> **What the task requires**
Pictures aside, write every record out again word for word.

> **Data listing**

+++++

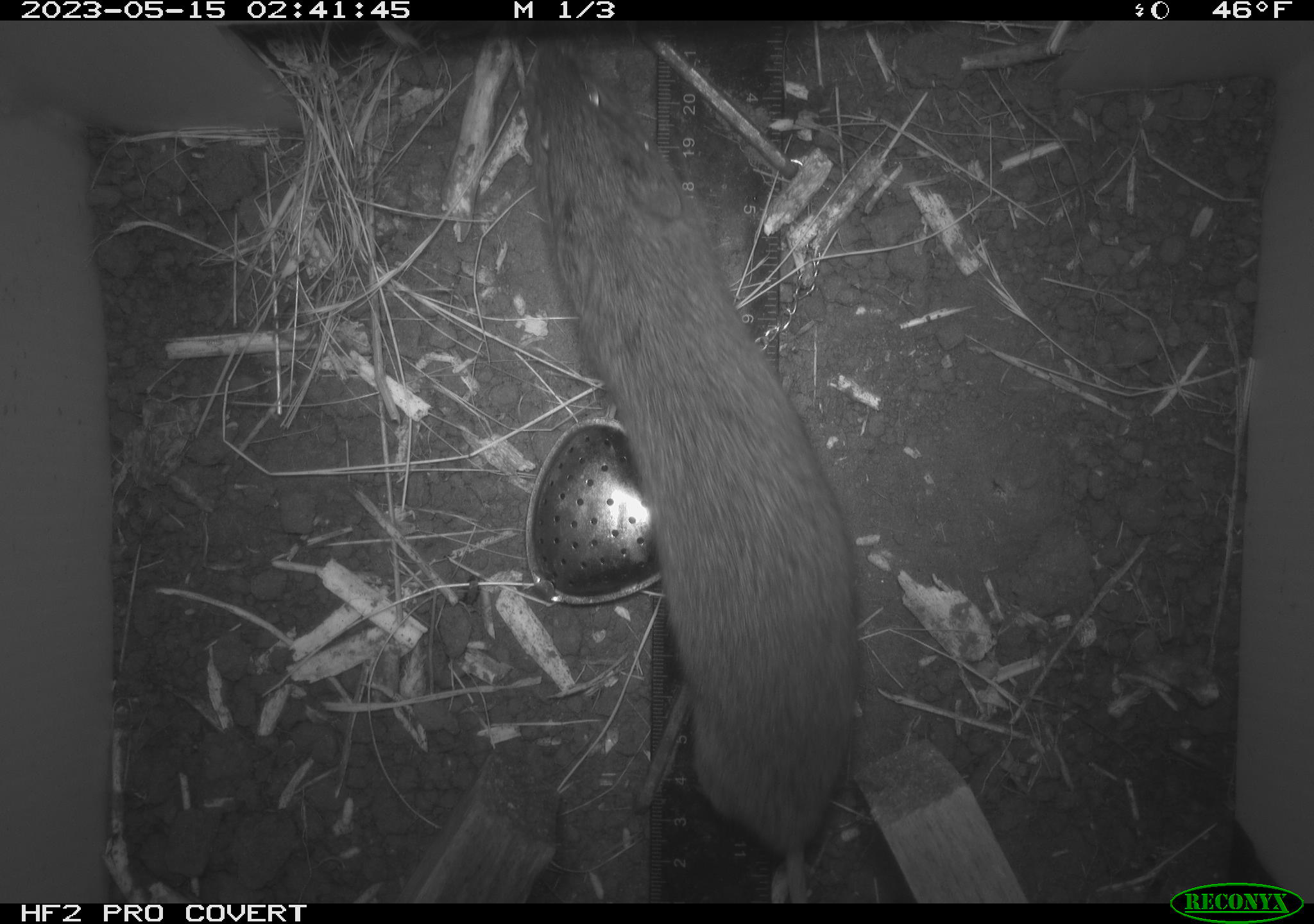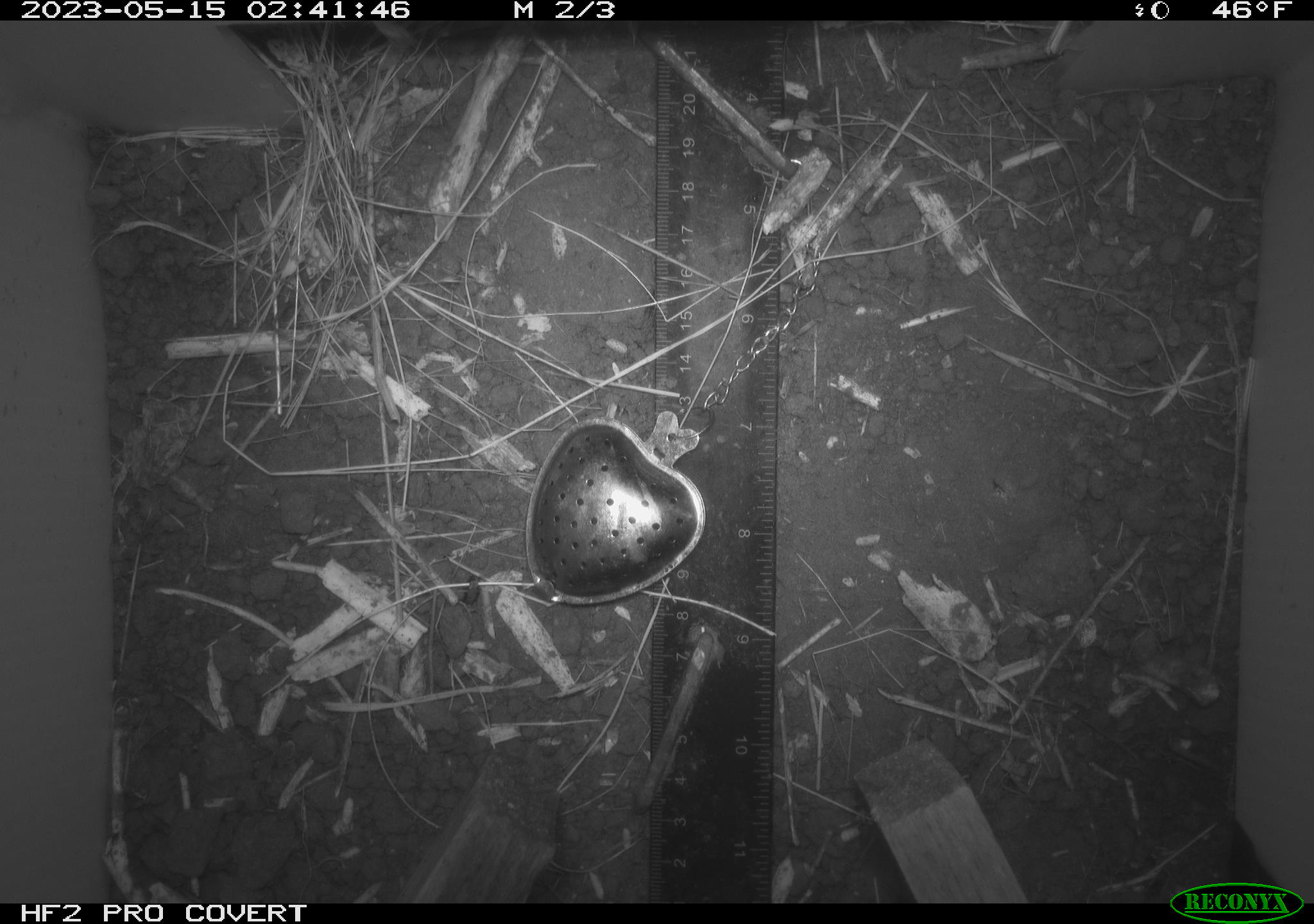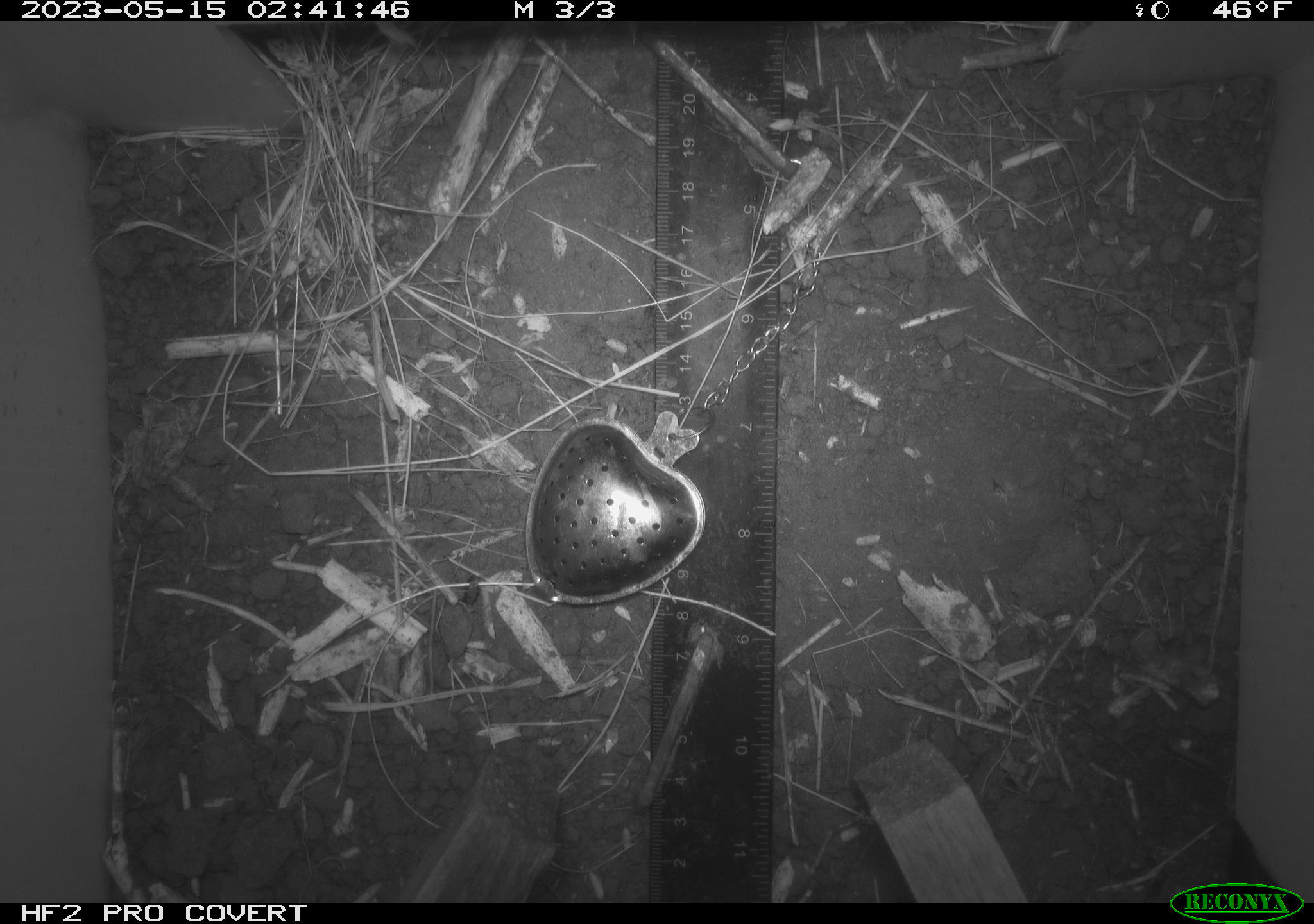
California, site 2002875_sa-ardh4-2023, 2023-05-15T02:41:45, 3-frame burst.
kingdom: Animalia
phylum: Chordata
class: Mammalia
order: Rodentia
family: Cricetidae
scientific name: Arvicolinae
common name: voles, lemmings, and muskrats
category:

+++++

> **Exercise result**
California, site 2002875_sa-ardh4-2023, 2023-05-15T02:41:45, 3-frame burst.
kingdom: Animalia
phylum: Chordata
class: Mammalia
order: Rodentia
family: Cricetidae
scientific name: Arvicolinae
common name: voles, lemmings, and muskrats
category:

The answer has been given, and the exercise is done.